As the world is getting more tech savvy and advancements made in the information technology especially in the healthcare industry has opened areas in data mining and machine learning. Within the area of data mining one technique which has gained a lot of popularity as well as skepticism among the auditors and fraud detectives is Benford’s Law or “The Law of First digit.
In the past some researchers in Canada used the Benford’s Law distribution to detect anomalies within the claims amount data for one of the healthcare organization. In this article we will understand the mechanics of this technique and will also look at its practical usage on some random claims amount data.
What is Benford’s Law?
Benford’s Law is an observation about the frequency distribution of leading digits and per the Benford’s Law the digit 1 tends to occur with the probability of ~30% much greater than the expected 11.1% (1/9). This law can be observed by probing the tables of logarithms and noting that the first pages are more worn off than the last pages (Newcomb 1881). There is no question about the usability of this law in real life situations especially where finances are involved.
This phenomenon of “First Digit Law” also gained a lot of popularity and attention when it was used in television crime dramas like Numbers and Running Man Season 2.
This law can be often used with as an indicator of fraudulent data and can assist with auditing financial data. Benford’s distribution is non-uniform, with digits starting with 1 is more likely to than the larger digits like 9.
Benford’s Distribution Table
Best Data Types for Benford’s Law
- Data with values formed a mathematical combination of numbers from several distributions
- Data with wide variety of values in hundreds, thousands, etc.
- Large Data Sets
- Skewed data where mean is greater than the median
- Data with no predefined max. or min. limit
Testing the usability of this law in the real life scenario of Medicare claim submission amounts
Considering the fact that there is no specific measure of health care fraud exists, the perpetrators can cost billions of dollars to the health care programs while putting the recipient’s health and wellbeing at risk.
We will look at the applicability of this technique based on one of the Medicare abuse definition which is charging excessively for the services and supplies. In this article we will look at the sample of 1033 Medicare Claim Amount (submitted) to understand whether they are spurious in nature (if they fall under the Benford’s Law Curve or not).
Understanding the Distribution
The above graphical summary conforms to the Benford’s Law data characteristics requirement.
Post establishing that this data is apt for the Benford’s Law technique. Let’s see how this technique can uncover some interesting patterns within this claims submission data set. The goal of applying Benford’s Law is to understand how “natural” these claim submissions are.
Sample the data – “The more the merrier” as this expression says the more observations the better. However, for illustration purposes I am using 1033 claims submission out of ~100K claim submission data.
Parse the leading digit – As discussed above that Benford’s Law focuses on the leading digits in sets of naturally occurring numbers. The actual claims amount, whether it is $100, $200, $300 etc. is unimportant and this can be achieved by using the Excel “Left” formula to get the lead digit for each dollar amount.
Create Frequency Distribution – The next step is to create the frequency distribution of the leading digit that have been parsed from the sample data. This can be achieved by either using the “count if” formula or by using the pivot function within MS Excel.

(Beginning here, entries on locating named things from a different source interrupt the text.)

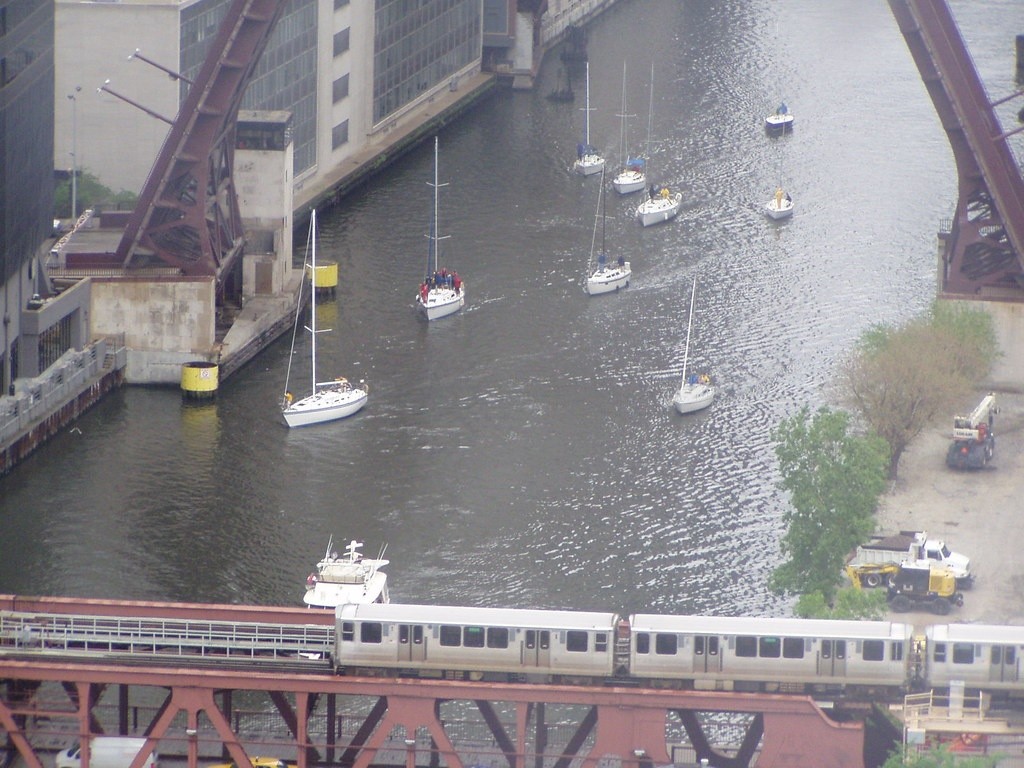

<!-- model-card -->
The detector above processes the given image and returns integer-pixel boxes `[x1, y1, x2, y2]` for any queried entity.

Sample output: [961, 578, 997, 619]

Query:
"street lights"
[66, 86, 82, 225]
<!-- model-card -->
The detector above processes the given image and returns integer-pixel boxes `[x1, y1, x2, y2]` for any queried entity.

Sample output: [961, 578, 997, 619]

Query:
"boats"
[296, 536, 393, 659]
[764, 114, 795, 138]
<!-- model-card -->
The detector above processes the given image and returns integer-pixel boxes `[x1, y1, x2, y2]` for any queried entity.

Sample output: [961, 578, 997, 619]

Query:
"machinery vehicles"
[847, 560, 964, 615]
[946, 390, 1000, 470]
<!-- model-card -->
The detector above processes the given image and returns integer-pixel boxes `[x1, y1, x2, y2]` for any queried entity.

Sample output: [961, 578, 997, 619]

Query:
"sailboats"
[671, 274, 715, 414]
[575, 60, 606, 176]
[635, 64, 683, 227]
[583, 161, 632, 295]
[415, 134, 464, 321]
[765, 121, 794, 219]
[281, 209, 369, 427]
[613, 60, 646, 195]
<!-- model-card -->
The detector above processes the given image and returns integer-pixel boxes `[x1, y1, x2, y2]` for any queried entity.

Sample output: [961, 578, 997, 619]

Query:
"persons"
[776, 189, 783, 209]
[421, 265, 461, 302]
[618, 254, 625, 272]
[576, 142, 584, 162]
[661, 186, 673, 205]
[786, 193, 792, 206]
[598, 252, 606, 272]
[333, 375, 348, 393]
[775, 109, 780, 120]
[690, 372, 710, 380]
[285, 390, 293, 410]
[649, 184, 655, 204]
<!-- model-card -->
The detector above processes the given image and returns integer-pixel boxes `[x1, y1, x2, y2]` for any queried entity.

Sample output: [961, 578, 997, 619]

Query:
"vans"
[56, 735, 156, 768]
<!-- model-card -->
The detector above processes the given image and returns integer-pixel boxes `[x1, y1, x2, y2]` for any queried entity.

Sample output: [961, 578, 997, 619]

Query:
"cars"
[204, 757, 300, 768]
[49, 219, 61, 238]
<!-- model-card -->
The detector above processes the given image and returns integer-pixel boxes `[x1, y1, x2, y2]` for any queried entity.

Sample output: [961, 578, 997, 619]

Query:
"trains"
[327, 602, 1022, 697]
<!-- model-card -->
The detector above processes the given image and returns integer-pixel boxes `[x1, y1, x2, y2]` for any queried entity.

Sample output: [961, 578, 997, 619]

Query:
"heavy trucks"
[855, 529, 972, 587]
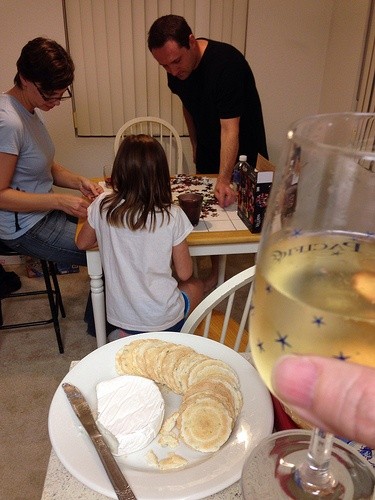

Compute the Distribution – Per the Benford’s Law ~30.1% percent of lead digits should be a 1 and 9 should be the least i.e. ~5% keeping this as a standard in mind compute the actual distribution of the leading digits. Once the distribution is computed compare it with Benford’s Law distribution and identify any potential outliers. Refer to the image below to see how the end results will look like.
The above graphs clearly indicate that there is an unusual amount of claim submissions with leading digits 1,2 & 3. This clearly highlights a potential manipulation, error or even a fraud. Auditors can further apply tests like Chi Square test which acts as a “goodness of fit” statistic that measures how well the data distribution complies with the hypothetical distribution explained in the theory. Outputs such as 90% indicates a good fit whereas small percentages such as 3% indicates a poor fit.
Most business data, such as count of sales, costs, accounts receivables, payments, and even the buyer’s street addresses, can be considered as logical or naturally occurring numbers. By connecting the first-digit frequency distribution of naturally occurring data with Benford’s probability curve, auditors can easily spot possible data flaws or fraudulent transactions. Hence, when used appropriately, Benford’s law can be a valuable and low-costing tool for identifying spurious transactions for advance analysis.